Abstract:Resolution generalization in image generation tasks enables the production of higher-resolution images with lower training resolution overhead. However, a significant challenge in resolution generalization, particularly in the widely used Diffusion Transformers, lies in the mismatch between the positional encodings encountered during testing and those used during training. While existing methods have employed techniques such as interpolation, extrapolation, or their combinations, none have fully resolved this issue. In this paper, we propose a novel two-dimensional randomized positional encodings (RPE-2D) framework that focuses on learning positional order of image patches instead of the specific distances between them, enabling seamless high- and low-resolution image generation without requiring high- and low-resolution image training. Specifically, RPE-2D independently selects positions over a broader range along both the horizontal and vertical axes, ensuring that all position encodings are trained during the inference phase, thus improving resolution generalization. Additionally, we propose a random data augmentation technique to enhance the modeling of position order. To address the issue of image cropping caused by the augmentation, we introduce corresponding micro-conditioning to enable the model to perceive the specific cropping patterns.
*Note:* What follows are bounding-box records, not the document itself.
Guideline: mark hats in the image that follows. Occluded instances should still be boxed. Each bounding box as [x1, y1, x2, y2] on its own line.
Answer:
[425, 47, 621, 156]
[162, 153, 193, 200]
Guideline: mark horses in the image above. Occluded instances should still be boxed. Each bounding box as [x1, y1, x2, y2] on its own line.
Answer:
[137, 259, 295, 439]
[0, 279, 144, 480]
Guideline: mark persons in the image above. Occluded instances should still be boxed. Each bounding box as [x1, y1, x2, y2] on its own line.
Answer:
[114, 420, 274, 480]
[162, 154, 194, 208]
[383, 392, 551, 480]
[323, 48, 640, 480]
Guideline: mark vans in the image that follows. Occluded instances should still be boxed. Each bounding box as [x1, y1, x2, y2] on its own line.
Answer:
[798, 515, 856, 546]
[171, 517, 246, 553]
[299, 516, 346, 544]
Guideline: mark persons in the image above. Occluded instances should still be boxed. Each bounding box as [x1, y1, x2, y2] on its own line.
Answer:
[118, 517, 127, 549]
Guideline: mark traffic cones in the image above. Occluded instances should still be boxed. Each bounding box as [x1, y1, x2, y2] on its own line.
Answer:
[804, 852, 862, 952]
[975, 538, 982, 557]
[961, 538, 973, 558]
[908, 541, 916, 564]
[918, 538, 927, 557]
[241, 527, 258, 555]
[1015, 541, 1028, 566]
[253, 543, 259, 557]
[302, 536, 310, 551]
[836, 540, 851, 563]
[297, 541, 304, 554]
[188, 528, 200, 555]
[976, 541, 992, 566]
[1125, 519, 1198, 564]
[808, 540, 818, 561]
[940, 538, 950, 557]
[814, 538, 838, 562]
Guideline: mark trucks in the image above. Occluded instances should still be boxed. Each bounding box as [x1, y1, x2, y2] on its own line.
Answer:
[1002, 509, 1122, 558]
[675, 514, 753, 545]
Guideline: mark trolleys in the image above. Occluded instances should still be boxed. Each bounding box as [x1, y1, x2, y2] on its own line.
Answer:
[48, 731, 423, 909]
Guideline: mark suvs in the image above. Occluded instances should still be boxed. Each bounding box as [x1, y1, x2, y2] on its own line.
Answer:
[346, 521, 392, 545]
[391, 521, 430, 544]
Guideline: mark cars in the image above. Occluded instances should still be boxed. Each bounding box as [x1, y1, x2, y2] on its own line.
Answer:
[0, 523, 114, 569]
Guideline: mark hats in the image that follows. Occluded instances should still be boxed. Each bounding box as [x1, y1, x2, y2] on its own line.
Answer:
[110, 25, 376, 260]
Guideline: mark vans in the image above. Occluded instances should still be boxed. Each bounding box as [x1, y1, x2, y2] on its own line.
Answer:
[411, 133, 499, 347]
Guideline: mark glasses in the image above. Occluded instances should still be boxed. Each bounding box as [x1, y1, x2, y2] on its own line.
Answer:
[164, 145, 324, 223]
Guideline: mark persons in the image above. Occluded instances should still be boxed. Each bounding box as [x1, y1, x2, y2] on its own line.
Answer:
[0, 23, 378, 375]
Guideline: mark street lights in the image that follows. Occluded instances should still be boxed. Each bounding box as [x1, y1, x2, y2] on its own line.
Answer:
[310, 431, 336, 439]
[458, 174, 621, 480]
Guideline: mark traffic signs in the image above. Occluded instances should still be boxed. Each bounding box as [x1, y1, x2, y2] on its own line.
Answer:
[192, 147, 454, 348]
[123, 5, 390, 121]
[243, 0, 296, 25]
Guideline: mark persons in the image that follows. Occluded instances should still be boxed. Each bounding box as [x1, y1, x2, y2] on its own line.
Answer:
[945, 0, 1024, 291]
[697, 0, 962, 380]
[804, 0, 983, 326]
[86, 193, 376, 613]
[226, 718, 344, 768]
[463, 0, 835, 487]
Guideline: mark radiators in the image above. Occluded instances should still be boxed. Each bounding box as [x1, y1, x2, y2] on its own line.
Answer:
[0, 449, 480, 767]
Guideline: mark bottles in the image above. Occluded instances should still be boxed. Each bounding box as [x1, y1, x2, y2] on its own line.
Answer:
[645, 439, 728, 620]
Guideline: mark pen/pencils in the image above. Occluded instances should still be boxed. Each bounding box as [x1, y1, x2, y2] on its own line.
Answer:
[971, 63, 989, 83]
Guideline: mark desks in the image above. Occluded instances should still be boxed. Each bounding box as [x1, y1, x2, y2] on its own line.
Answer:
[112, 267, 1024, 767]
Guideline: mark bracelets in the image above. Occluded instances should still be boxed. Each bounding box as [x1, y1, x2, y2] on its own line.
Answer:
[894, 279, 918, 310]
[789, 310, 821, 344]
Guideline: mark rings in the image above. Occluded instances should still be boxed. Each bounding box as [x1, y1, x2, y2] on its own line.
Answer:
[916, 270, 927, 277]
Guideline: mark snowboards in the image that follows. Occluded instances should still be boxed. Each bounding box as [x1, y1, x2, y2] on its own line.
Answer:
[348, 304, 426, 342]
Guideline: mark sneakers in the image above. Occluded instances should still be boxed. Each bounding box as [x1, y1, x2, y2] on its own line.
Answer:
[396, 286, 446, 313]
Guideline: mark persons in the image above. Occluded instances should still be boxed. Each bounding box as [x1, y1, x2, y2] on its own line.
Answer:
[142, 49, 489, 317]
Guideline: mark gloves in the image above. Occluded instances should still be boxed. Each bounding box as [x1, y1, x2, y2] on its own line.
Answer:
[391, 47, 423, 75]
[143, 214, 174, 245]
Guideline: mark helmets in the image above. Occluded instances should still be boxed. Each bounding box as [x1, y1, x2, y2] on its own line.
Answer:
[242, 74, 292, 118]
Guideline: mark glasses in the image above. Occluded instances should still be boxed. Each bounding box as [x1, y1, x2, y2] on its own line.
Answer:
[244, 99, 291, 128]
On the ImageNet dataset, our proposed RPE-2D achieves state-of-the-art resolution generalization performance, outperforming existing competitive methods when trained at a resolution of $256 \times 256$ and inferred at $384 \times 384$ and $512 \times 512$, as well as when scaling from $512 \times 512$ to $768 \times 768$ and $1024 \times 1024$. And it also exhibits outstanding capabilities in low-resolution image generation, multi-stage training acceleration and multi-resolution inheritance.